Por Leonardo Sakamoto, no UOL
Enquanto o STF julga Jair Bolsonaro e outros sete réus do núcleo crucial da trama golpista, o governador Tarcísio de Freitas e políticos bolsonaristas articulam a aprovação de uma anistia na Câmara dos Deputados. Com isso, colocam Washington como capital do Brasil ao ceder à pressão de Donald Trump, que exige que o ex-presidente não seja punido por seus crimes.
O novo cálculo de membros de partidos mais à direita no espectro político é ter Bolsonaro livre, mas inelegível, a fim de usar seu capital político para içar Tarcísio ao Palácio do Planalto e fazer campanha para seus candidatos. Bônus sem ônus. Isso, na prática, seria um golpe dentro da tentativa de golpe. Mas golpista que dá golpe em golpista tem oito anos com reeleição.
Após Trump aplicar o tarifaço de 50% sobre produtos brasileiros, criando desemprego e fechamento de empresas, e cacetar instituições brasileiras com a sua Magnitsky, governo federal e oposição responsável tentaram abrir canais de negociação, mas rechaçaram qualquer possibilidade de ingerência externa em assuntos nacionais.
Com isso, as portas permanecem fechadas a uma solução. Afinal, ao contrário do que bradam governadores bolsonaristas, a questão principal, segundo o próprio norte-americano colocou em carta, é Bolsonaro livre (e interferência nas eleições brasileiras do ano que vem) e não a gestão de Lula.

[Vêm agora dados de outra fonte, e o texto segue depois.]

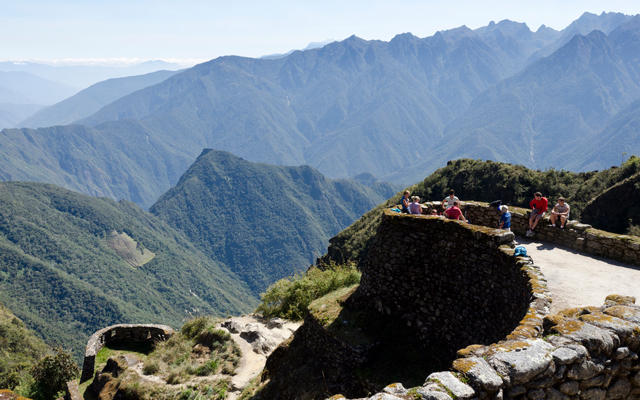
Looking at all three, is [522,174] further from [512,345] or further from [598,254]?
[512,345]

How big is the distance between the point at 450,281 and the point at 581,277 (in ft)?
11.7

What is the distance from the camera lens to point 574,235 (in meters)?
12.3

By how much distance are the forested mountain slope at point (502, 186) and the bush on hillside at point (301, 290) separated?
753 inches

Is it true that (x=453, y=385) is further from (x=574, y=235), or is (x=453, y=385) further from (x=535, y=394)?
(x=574, y=235)

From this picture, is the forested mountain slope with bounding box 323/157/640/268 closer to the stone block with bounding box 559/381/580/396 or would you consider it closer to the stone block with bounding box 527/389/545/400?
the stone block with bounding box 559/381/580/396

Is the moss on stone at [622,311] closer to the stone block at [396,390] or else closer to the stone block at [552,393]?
the stone block at [552,393]

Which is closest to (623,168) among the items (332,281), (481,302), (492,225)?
(492,225)

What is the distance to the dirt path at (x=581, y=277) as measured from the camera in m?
8.60

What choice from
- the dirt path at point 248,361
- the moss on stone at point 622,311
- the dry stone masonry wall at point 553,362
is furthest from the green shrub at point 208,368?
the moss on stone at point 622,311

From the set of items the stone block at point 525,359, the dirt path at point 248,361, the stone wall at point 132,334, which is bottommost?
the stone wall at point 132,334

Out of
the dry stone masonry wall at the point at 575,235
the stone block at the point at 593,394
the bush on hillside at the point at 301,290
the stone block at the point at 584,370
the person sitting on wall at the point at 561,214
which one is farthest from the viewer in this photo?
the bush on hillside at the point at 301,290

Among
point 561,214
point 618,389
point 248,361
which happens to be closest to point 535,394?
point 618,389

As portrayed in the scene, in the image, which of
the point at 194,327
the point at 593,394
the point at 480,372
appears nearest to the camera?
the point at 480,372

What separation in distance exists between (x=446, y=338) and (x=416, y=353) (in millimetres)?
927
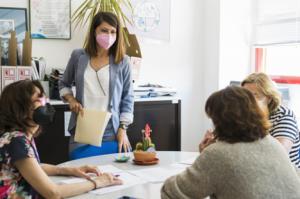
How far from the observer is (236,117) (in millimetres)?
1176

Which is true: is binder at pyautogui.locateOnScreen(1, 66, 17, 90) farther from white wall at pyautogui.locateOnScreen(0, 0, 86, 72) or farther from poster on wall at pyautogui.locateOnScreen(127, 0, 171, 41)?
poster on wall at pyautogui.locateOnScreen(127, 0, 171, 41)

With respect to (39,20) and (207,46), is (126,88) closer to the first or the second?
(39,20)

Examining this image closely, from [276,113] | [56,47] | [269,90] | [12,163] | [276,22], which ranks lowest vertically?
[12,163]

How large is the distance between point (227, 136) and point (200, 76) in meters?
2.85

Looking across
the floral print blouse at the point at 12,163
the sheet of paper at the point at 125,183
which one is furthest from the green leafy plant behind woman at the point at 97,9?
the floral print blouse at the point at 12,163

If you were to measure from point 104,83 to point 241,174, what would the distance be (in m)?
1.28

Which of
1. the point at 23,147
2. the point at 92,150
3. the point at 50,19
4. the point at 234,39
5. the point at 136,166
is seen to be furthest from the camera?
the point at 234,39

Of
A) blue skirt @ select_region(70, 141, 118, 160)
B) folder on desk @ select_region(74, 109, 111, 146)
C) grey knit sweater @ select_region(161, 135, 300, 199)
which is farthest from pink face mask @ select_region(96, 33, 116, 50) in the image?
grey knit sweater @ select_region(161, 135, 300, 199)

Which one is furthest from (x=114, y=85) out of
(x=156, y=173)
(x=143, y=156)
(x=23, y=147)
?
(x=23, y=147)

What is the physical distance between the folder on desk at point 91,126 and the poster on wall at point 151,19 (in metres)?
1.59

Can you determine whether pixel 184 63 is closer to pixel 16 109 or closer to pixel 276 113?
pixel 276 113

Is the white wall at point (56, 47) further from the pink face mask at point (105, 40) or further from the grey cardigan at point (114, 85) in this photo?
the pink face mask at point (105, 40)

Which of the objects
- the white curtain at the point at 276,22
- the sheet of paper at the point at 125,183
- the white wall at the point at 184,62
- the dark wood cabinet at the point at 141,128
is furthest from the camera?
the white wall at the point at 184,62

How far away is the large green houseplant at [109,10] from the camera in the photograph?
10.0ft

Só o fato de uma potência estrangeira exigir que não se julgue pessoas por crimes graves dos quais são acusadas com farto material comprovatório é, em qualquer lugar que se considere independente, motivo para as instituições e a sociedade garantirem que o julgamento aconteça. E que, se punições vierem, sejam cumpridas. O contrário soa coisa de cobaia, entreguista, quinta-coluna.
Mas, desde que Trump veio com sua borduna, bolsonaristas vêm defendendo a genuflexão do Brasil aos EUA como saída. Eduardo Bolsonaro, que já entrou para o seleto panteão de traidores da pátria, exige a aprovacão da anistia para parar de conspirar contra o Brasil lá fora. Para agradá-lo e aos bolsonaristas radicais, Tarcísio e aliados capitulam à ingerência externa. Tudo em troca de votos em 2026.
Não só isso. O governador do estado mais populoso e economicamente relevante do país disse que, em entrevista ao jornal Diário do Grande ABC, que “hoje eu não posso falar que confio na Justiça” por causa do julgamento de Bolsonaro. Aceitou pagar um pedágio para ser candidato cujo preço é o atropelo das instituições nacionais e da democracia.
E ao não acreditar, alinha-se à conspiração de Eduardo Bolsonaro, que conta com a ajuda de Trump, e busca anular essa mesma Justiça após seu padrinho tentar um golpe de Estado.
Uma anistia, mesmo aprovada pelo Congresso, que teria que derrubar um provável veto de Lula, seria considerada inconstitucional pelo STF. Até uma mudança de governo, que poderia mexer com a correlação de forças e criar formas de caçar ministros do tribunal, Jair seguiria preso. O problema, portanto, é um ano de caos, com a extrema direita incitando violência contra as instituições.

O presidente da Câmara, Hugo Motta, que já deu sinais de fraqueza, pode dobrar a espinha cervical e aceitar a votação da anistia. Espera-se que o chefe do Senado, Davi Alcolumbre, que já disse que a anistia não iria pacificar o Brasil, siga de cabeça erguida.
Vai ser uma boa hora para o Congresso mostrar que defende a democracia e não abaixa a cabeça a pressões estrangeiras. Ou se, na verdade, a maioria dos deputados e senadores, secretamente, sentiram prazer com a destruição das casas que representam em 8 de janeiro de 2023.